Exercise instructions.
a) Retype the part of the article on GP pharmacist recruitment starting at "Recruiting pharmacists to" and ending at "the health system.".
b) According to the article on GP pharmacist recruitment, how many GP surgeries in England did the University of Manchester study examine?

GP pharmacist recruitment linked with ‘better medicines prescribing’

Recruiting pharmacists to general practice settings “is associated with better medicines prescribing,” a recent study has found.

However, the study also warned that the increasing recruitment of new clinical roles to general practice in recent years may have had a negative impact on patient satisfaction.

The study from University of Manchester researchers looked at staff data for 6,296 GP surgeries in England between 2015 and 2019, using indicators for quality of care including clinical effectiveness, patient experience and costs to the health system.

Four staffing categories were included in the report: GPs, nurses, health professionals (such as pharmacists) and healthcare associate professionals.

The health professional category saw the greatest increase over the four-year study period, rising from 0.04 full-time equivalent per practice in 2015 to 0.28 in 2019.

“The impact of some roles appear clearer than others,” said the authors, noting that pharmacists “contribute towards detailed tasks related to medicine prescription, reducing the burden of these activities for existing staff”.  

Working from the assumption that a “higher share of narrow-spectrum antibiotics represents an overall sign of good prescribing behaviour,” the authors found that widening recruitment to GP practices had a “positive and significant effect” on prescribing.

Data extracts.
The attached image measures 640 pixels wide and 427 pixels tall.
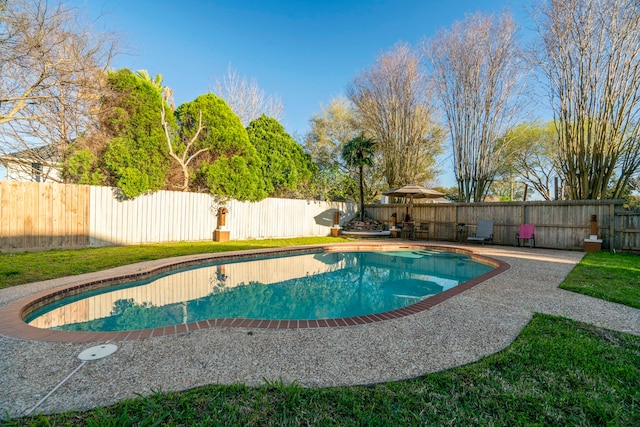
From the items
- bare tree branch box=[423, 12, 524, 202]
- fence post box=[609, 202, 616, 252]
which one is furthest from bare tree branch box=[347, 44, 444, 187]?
fence post box=[609, 202, 616, 252]

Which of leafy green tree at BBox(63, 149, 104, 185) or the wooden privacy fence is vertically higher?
leafy green tree at BBox(63, 149, 104, 185)

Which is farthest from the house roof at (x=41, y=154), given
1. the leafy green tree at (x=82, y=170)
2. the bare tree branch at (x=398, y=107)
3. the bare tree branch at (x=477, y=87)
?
the bare tree branch at (x=477, y=87)

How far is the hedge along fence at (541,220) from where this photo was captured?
29.6ft

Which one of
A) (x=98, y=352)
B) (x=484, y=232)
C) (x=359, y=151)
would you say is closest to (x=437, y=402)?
(x=98, y=352)

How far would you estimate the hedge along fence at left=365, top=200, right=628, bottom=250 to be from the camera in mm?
9023

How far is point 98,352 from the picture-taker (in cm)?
248

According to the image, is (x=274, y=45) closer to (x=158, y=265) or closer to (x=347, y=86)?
(x=347, y=86)

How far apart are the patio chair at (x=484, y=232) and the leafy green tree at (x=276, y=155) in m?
8.25

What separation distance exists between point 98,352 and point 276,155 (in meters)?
11.9

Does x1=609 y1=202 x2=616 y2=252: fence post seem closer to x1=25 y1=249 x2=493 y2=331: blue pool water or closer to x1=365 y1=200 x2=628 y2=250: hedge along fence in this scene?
x1=365 y1=200 x2=628 y2=250: hedge along fence

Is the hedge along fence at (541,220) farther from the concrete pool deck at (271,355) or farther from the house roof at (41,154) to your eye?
the house roof at (41,154)

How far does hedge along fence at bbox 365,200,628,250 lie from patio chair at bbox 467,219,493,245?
1.18 feet

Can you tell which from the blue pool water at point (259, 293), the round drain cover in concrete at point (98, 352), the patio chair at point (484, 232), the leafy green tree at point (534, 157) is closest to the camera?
the round drain cover in concrete at point (98, 352)

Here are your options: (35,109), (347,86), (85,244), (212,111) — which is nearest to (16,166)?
(35,109)
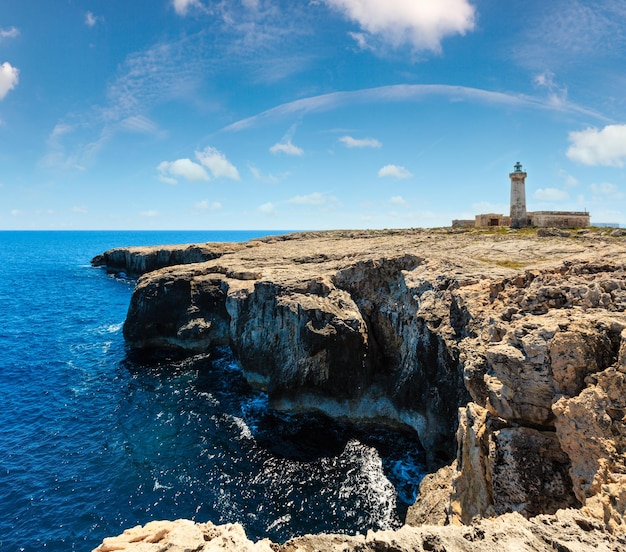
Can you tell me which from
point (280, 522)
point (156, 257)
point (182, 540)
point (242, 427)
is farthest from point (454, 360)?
point (156, 257)

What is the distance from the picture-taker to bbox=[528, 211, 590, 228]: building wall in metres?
57.3

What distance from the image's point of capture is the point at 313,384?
34156 mm

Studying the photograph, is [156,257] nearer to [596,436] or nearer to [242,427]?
[242,427]

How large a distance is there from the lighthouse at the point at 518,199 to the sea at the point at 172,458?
43495 millimetres

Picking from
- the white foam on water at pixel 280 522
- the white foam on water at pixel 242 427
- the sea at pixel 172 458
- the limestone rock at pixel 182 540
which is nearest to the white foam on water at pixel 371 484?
the sea at pixel 172 458

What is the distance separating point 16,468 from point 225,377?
1875 cm

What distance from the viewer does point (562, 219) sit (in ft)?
188

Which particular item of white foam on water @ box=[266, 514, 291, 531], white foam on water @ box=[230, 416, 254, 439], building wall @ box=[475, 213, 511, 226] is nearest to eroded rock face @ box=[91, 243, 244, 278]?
building wall @ box=[475, 213, 511, 226]

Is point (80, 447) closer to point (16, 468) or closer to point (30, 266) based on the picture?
point (16, 468)

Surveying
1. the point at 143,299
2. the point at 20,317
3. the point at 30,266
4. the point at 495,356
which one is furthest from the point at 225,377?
the point at 30,266

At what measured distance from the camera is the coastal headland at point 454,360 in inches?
392

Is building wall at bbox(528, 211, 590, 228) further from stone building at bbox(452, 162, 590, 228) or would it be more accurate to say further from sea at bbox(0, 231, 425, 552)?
sea at bbox(0, 231, 425, 552)

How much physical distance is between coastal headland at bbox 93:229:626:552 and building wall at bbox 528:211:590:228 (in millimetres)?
15562

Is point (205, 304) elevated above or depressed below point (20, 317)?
above
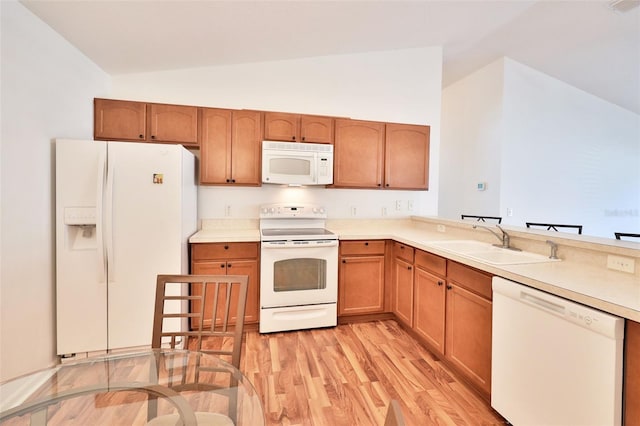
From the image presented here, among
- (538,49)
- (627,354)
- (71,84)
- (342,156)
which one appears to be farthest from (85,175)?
(538,49)

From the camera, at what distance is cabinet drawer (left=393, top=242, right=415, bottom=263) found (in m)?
2.74

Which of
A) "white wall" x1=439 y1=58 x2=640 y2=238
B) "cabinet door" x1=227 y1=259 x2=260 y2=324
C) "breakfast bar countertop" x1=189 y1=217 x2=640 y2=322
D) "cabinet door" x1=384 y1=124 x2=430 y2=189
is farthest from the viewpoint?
"white wall" x1=439 y1=58 x2=640 y2=238

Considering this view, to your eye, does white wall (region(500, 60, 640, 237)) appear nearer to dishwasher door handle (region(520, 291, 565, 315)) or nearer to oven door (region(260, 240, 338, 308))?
oven door (region(260, 240, 338, 308))

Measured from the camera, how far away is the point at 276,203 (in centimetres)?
339

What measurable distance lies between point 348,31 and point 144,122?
222cm

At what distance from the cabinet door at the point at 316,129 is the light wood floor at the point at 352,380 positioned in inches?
78.6

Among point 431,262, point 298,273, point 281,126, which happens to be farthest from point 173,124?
point 431,262

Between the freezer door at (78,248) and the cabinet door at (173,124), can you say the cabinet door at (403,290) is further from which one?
the freezer door at (78,248)

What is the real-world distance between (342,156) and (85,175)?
91.4 inches

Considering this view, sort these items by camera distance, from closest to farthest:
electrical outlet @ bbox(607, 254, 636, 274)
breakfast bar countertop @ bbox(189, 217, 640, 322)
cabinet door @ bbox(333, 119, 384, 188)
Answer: breakfast bar countertop @ bbox(189, 217, 640, 322), electrical outlet @ bbox(607, 254, 636, 274), cabinet door @ bbox(333, 119, 384, 188)

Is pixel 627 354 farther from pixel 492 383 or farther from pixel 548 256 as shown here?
pixel 548 256

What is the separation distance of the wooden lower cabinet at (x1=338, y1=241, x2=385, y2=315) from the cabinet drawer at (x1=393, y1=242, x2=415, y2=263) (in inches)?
5.1

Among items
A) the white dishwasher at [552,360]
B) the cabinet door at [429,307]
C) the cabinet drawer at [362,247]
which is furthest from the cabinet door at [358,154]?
the white dishwasher at [552,360]

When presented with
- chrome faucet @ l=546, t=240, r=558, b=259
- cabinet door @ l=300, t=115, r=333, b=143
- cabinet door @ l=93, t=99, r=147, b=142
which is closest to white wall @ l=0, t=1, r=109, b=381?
cabinet door @ l=93, t=99, r=147, b=142
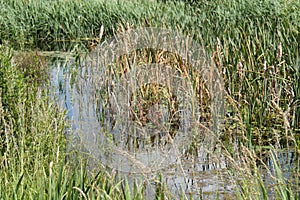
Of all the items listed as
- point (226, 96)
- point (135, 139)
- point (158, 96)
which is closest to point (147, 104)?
point (158, 96)

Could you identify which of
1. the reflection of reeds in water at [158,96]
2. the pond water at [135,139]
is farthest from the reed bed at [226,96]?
the reflection of reeds in water at [158,96]

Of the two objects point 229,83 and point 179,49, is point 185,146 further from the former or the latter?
point 179,49

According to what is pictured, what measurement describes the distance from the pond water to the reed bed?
0.64 ft

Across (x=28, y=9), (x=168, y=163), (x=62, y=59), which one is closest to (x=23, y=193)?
(x=168, y=163)

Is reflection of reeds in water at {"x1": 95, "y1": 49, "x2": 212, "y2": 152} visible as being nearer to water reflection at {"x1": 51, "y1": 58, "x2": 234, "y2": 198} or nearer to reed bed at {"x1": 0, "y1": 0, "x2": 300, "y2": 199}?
water reflection at {"x1": 51, "y1": 58, "x2": 234, "y2": 198}

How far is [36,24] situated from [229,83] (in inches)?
259

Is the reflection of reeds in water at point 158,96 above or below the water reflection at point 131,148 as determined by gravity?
above

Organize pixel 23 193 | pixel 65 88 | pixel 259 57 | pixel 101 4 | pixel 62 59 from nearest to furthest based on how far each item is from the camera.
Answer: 1. pixel 23 193
2. pixel 259 57
3. pixel 65 88
4. pixel 62 59
5. pixel 101 4

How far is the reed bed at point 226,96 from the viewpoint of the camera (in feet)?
8.83

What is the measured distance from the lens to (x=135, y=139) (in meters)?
4.82

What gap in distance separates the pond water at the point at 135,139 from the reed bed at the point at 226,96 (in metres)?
0.20

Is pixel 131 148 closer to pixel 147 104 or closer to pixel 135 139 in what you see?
pixel 135 139

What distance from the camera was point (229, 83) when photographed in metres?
5.25

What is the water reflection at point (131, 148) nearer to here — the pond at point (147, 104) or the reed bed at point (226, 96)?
the pond at point (147, 104)
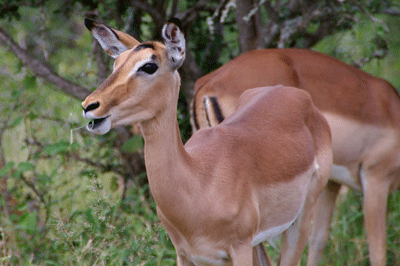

Solutions for each task.
a)
Recruiting pharmacists to general practice settings “is associated with better medicines prescribing,” a recent study has found.

However, the study also warned that the increasing recruitment of new clinical roles to general practice in recent years may have had a negative impact on patient satisfaction.

The study from University of Manchester researchers looked at staff data for 6,296 GP surgeries in England between 2015 and 2019, using indicators for quality of care including clinical effectiveness, patient experience and costs to the health system.

b) 6,296